Brooklyn Brainery


On a recent Wednesday night inside Brooklyn Brainery’s robin egg blue corner space in Carroll Gardens, a dozen women–some strangers, some new friends–listened with rapt attention while historical textile expert Miranda Knutson expounded the community-building virtues of colonial-era spinning, weaving and felting. Minutes later, as the assembled group tried their own hands at felting (a process of treating and manipulating raw wool to make clothing, art and bric-a-brac), it became clear that this same bonding experience that had united women centuries ago was alive and well. Some attacked the project with singular focus, creating beautiful multi-colored swaths and tapestries while others–returnees who’d met at previous events and started hanging out outside of Brainery-sponsored events–discussed a recent extracurricular trip to the opera. Brainery co-founder Jen Messier looked on with a combination of wonder and quiet satisfaction.

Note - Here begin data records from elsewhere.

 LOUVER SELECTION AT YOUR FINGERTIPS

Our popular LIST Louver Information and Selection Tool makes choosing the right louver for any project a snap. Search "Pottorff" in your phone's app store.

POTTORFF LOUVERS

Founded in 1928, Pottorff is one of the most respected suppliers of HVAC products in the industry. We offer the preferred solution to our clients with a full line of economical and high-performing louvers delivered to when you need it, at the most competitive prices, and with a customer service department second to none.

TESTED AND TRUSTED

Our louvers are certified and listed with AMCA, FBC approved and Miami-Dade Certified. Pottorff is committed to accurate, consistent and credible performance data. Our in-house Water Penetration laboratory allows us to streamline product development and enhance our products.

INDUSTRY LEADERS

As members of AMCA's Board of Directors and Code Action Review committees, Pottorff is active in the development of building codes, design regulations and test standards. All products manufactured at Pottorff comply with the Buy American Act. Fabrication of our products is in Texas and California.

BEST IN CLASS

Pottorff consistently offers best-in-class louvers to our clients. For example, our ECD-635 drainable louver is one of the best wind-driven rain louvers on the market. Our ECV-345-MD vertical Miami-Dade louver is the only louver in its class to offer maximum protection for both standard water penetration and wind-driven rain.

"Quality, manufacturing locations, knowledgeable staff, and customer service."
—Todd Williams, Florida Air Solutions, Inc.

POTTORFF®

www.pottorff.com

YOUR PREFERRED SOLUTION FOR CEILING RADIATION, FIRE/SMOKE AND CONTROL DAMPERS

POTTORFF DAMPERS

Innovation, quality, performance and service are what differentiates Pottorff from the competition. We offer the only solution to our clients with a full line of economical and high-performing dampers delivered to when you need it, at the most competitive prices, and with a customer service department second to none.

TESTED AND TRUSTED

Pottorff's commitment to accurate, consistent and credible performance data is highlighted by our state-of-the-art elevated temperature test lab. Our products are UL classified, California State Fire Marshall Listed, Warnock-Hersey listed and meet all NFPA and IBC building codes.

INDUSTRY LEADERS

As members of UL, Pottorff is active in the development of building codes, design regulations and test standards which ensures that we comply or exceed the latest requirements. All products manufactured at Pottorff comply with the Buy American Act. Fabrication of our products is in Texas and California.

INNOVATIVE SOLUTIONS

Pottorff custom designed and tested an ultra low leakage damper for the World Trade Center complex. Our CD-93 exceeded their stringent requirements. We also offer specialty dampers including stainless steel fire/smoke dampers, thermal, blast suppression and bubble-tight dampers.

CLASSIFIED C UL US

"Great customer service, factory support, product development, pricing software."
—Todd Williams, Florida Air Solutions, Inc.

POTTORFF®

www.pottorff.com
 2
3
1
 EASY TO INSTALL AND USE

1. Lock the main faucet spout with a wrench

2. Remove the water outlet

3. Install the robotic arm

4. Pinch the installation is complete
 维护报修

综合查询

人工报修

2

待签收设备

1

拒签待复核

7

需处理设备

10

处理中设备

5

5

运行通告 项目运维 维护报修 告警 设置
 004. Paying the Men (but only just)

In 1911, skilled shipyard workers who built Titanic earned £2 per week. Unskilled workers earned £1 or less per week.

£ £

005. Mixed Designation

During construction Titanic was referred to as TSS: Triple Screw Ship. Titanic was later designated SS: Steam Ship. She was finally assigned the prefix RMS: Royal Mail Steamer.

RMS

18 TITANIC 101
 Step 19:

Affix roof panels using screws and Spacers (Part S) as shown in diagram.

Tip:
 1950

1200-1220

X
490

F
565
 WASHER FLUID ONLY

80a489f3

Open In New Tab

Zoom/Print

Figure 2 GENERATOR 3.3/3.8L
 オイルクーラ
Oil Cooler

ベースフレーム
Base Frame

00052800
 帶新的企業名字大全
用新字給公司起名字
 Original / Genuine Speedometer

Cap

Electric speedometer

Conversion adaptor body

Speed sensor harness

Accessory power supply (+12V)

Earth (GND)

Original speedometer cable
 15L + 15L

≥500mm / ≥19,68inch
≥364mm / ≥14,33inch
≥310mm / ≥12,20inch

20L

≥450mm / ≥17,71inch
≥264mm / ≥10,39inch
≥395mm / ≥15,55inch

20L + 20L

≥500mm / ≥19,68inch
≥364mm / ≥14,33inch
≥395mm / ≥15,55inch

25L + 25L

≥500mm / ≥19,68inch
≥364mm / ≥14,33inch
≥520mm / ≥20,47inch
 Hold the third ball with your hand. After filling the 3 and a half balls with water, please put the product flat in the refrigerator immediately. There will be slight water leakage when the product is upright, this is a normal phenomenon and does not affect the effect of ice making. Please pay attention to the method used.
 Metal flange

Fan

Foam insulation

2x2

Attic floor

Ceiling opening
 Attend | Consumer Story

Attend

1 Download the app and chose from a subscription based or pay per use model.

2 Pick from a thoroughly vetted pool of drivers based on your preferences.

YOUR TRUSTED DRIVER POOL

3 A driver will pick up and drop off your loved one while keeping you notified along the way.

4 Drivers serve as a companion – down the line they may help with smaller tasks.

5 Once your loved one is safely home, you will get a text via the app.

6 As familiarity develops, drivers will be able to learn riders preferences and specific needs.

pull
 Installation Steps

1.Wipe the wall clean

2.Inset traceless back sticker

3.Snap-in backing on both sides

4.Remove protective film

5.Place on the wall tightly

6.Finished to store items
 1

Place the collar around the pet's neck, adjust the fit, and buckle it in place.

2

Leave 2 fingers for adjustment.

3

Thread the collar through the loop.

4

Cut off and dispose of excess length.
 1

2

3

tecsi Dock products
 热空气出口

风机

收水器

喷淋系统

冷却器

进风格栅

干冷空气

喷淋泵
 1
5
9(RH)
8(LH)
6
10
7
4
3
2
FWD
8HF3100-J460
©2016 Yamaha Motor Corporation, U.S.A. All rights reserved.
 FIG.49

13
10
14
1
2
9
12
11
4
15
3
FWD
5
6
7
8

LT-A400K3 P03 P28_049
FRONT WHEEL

Ms. Messier, 26, and Jonathan Soma, 27 launched the Brainery together a year ago to offer the things they saw lacking in the recreational classes and events they attended together over the course of several years. “There’s a huge amount of informal education around Brooklyn and the city, and we made it a point to go to as many lectures and events as we could,” says Messier. “Eventually we came to feel like actual in-depth classes on topics were often too expensive, while free lectures were great but too short to really explore a topic (and packed with way too many people). We wanted to try and find something in the middle–inexpensive courses where you were able to actually interact with the instructor and other students.”

Hence, the fledgling Brooklyn Brainery was born. Initially held in a rented space at the Gowanus Studio Space, BB moved into its new home early this year, thanks to a successful Kickstarter campaign. It now offers between eight and ten classes a month, nearly all of them under $30. (Once a month BB also hosts their “$7 Sundays,” all-day drop-in classes that cost $7.) “At the start, we just made up all the classes based on things we were interested in, but as we’ve grown we really get ideas from the teachers themselves who approach us with things they want to share,” says Messier. “One of our favorite things is just talking to people about their ideas.” Recent classes have included a kimchi-making class, a multi-part urban beekeeping course and a lecture on applied meteorology. Says Soma, “There’s a huge culture of sharing and exploration in Brooklyn, and it’s a great place to find people who are involved in interesting things that everyone else would love to hear about. Honestly, if there is something you want to learn about, someone’s doing it somewhere in Brooklyn.”